> [REQUEST]:
Report each line of the material below that contains the string "positioned". Case counts when matching.

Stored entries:
..............................

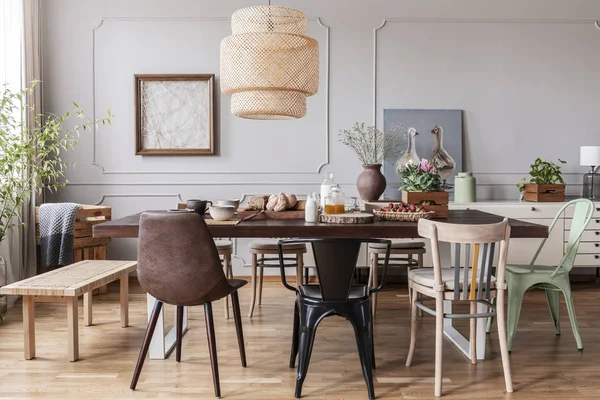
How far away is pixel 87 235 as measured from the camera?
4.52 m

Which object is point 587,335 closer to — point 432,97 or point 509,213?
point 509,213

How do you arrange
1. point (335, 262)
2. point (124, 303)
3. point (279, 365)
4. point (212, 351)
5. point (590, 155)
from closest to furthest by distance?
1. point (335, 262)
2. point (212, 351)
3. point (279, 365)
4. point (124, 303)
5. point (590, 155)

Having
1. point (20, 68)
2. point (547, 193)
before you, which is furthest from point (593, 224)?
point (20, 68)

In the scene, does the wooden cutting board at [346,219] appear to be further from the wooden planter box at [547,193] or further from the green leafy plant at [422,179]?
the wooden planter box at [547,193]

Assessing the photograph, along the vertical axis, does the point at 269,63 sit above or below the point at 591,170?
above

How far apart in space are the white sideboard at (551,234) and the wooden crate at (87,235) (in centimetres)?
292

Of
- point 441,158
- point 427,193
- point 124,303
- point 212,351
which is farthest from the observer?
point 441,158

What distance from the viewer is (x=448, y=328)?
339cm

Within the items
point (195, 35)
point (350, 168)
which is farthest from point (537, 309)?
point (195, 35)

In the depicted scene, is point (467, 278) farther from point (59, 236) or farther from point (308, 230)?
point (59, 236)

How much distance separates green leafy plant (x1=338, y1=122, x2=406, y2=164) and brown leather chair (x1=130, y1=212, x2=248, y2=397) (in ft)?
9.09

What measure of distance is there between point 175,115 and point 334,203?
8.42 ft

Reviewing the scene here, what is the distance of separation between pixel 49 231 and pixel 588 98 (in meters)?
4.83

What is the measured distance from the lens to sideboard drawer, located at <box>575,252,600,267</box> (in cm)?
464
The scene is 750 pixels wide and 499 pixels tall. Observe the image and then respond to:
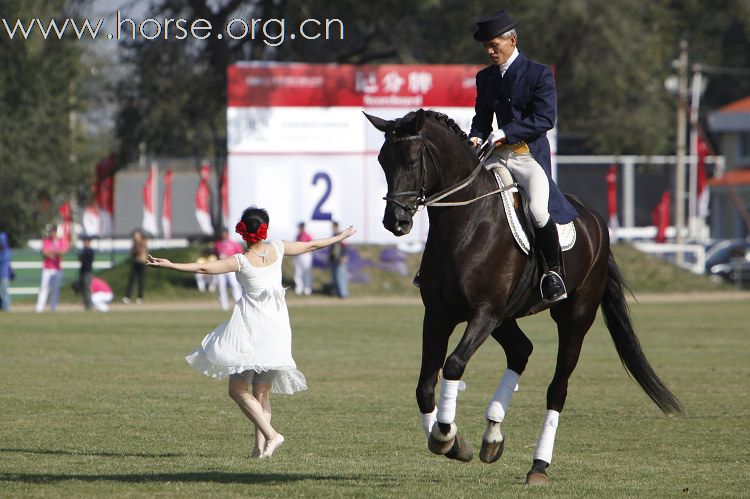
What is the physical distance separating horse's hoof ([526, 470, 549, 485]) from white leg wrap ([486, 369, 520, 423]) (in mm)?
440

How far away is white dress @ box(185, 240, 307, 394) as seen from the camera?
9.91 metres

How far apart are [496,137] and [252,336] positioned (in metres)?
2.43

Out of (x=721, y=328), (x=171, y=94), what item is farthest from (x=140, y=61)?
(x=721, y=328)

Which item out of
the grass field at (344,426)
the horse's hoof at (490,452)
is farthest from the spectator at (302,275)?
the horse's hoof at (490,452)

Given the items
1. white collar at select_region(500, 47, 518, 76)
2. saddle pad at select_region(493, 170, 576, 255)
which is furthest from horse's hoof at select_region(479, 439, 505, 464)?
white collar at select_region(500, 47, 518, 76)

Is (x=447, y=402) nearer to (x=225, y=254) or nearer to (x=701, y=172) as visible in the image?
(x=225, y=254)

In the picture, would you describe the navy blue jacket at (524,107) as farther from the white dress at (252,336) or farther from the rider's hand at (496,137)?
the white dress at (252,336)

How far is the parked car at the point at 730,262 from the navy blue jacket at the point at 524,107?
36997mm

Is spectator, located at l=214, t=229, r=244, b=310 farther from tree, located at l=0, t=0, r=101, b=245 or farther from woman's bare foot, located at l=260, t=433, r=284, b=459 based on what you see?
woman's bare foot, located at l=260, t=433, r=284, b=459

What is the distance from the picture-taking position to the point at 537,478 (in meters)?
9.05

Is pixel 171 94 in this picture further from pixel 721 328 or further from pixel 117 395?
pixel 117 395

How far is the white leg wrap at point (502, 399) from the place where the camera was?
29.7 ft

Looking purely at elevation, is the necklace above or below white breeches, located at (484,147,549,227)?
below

..............................

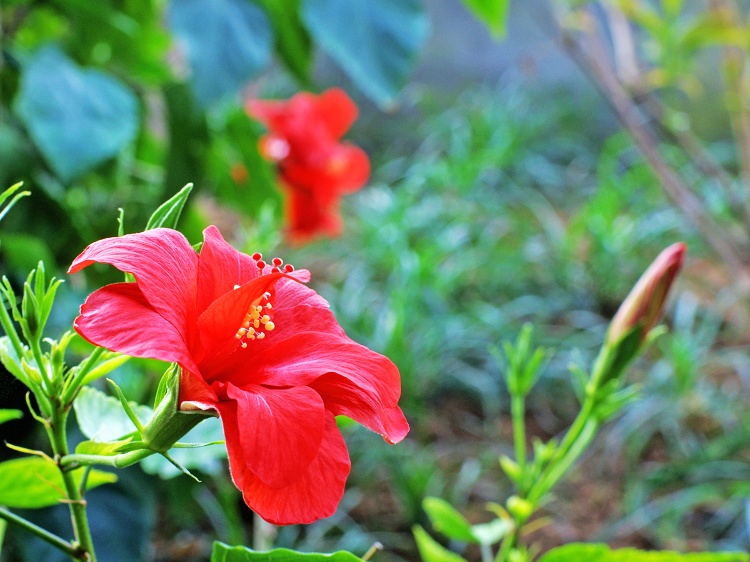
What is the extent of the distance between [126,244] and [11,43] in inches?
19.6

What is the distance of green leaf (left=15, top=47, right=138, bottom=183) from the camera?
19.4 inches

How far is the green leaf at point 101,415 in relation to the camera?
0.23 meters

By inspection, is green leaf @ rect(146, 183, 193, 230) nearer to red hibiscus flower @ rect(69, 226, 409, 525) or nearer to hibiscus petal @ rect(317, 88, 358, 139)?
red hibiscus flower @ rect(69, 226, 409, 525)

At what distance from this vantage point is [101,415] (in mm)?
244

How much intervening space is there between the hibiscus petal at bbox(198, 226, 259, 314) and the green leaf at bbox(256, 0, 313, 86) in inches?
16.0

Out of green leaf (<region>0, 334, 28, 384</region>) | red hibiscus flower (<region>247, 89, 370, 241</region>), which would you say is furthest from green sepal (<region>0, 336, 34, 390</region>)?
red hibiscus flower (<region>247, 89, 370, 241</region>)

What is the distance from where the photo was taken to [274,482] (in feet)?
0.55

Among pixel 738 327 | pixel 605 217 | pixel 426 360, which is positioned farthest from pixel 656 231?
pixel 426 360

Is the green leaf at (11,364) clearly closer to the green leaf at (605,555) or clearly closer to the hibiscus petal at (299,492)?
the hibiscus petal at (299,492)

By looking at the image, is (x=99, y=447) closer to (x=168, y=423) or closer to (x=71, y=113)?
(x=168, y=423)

..............................

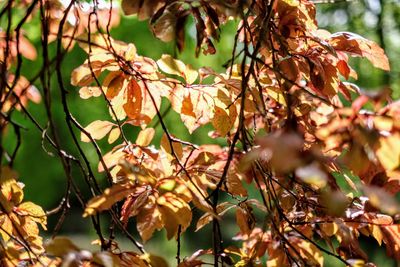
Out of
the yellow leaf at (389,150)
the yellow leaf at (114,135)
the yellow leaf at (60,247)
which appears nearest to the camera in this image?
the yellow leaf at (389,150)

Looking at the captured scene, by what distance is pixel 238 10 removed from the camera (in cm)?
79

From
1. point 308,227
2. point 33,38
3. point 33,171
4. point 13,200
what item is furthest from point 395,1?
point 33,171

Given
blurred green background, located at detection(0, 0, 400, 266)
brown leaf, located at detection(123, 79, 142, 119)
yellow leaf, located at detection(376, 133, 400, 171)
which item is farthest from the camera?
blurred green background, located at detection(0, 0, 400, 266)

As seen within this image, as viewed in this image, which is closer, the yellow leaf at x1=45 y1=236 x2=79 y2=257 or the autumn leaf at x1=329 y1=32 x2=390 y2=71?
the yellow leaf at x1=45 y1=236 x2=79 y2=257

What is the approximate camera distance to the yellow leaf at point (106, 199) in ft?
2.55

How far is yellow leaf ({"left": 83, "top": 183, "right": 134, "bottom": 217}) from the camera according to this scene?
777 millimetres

..............................

> [CORRECT RESPONSE]:
How far apart are [496,137] and [252,336] positioned (in metres)?
Among pixel 738 327 | pixel 605 217 | pixel 426 360, which is positioned farthest from pixel 656 231?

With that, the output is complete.